Women daydreaming out of the window, claustrophobic from the inside, seen from outside: captured, stagnant and unwillingly resignated. They don’t stick their heads in the sand. No, not them. I have seen those women. They are aching. Seeking a beyond, something to hold on to, something that ignites life in them and pushes them forward, inward. They are gasping for air.

The transparency separates them from the outside. From the land of projection, of opportunity. It depends on them how thick the glass is. Their faces pressed against the firm container, the comfort zone. They are aware of the inner malfunctions of the household, the family, their lives. There is a reason why heads turn toward the horizon of a window, a frame, a new form.

Nothing appears in a dark corner of a room. The face above the windowsill speaks its truth. Looking at them from the outside, nothing remains hidden, everything stands exposed and lies evaporate. Their body might be inside of the room, but their mind floats outside the four walls and freedom may take hours.
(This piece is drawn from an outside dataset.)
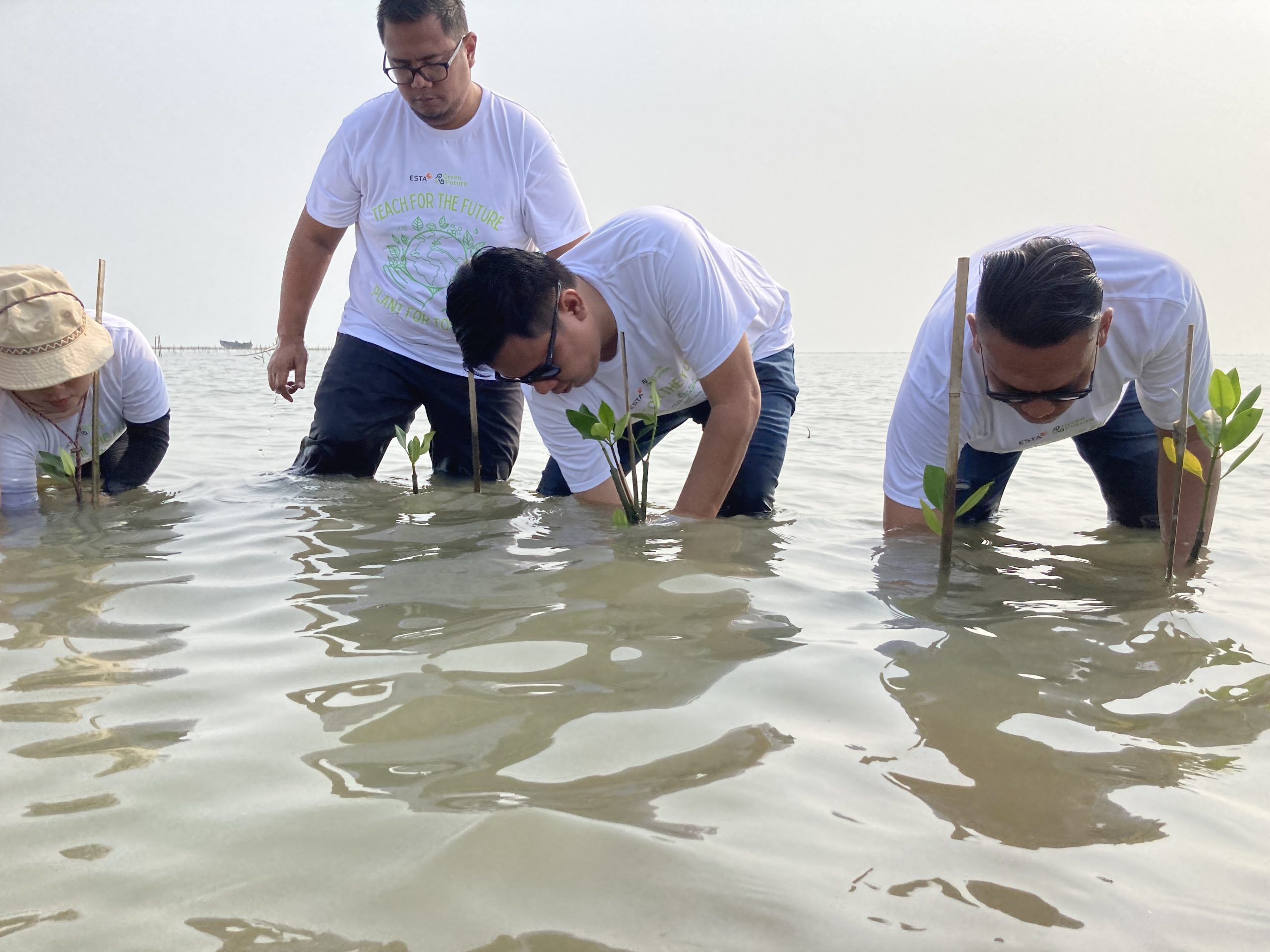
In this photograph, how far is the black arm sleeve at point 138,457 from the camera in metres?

Those are the moments they connect with living organisms and not plain old objects.

Love suffocates amongst the fibres of a weighty carpet. Roll me out of here. Women at the windowsills don’t beg. They release the anchor and give their visions a way. Outside everything moves, life can be heard and listened to, the colours change and through the wind the world never stops to smell.

Window women are dreamers. They suffer and know love. Their memories projected upon the glass. Mirrored back at their faces. The sunlight hits. The storm metamorphoses. Women looking out, gazing into invisible worlds, are not unseen, they are a silent orchestra in the waves of the air, the shape of a cloud, and least of all, they bury their heads in the sand.